▶ Required action
The expected output is the full data, repeated exactly, without pictures.

▶ Given data
↓

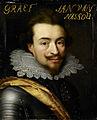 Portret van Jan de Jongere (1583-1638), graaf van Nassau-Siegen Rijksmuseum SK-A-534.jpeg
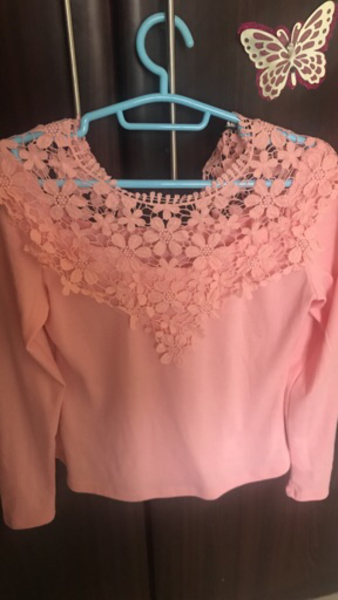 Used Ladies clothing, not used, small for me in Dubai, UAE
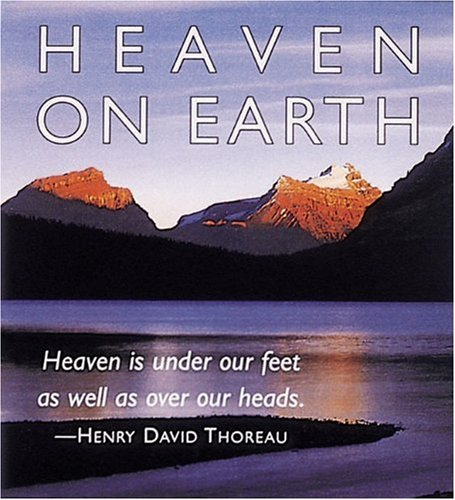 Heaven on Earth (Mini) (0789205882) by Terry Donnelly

↑

▶ Response below
 Portret van Jan de Jongere (1583-1638), graaf van Nassau-Siegen Rijksmuseum SK-A-534.jpeg
 Used Ladies clothing, not used, small for me in Dubai, UAE
 Heaven on Earth (Mini) (0789205882) by Terry Donnelly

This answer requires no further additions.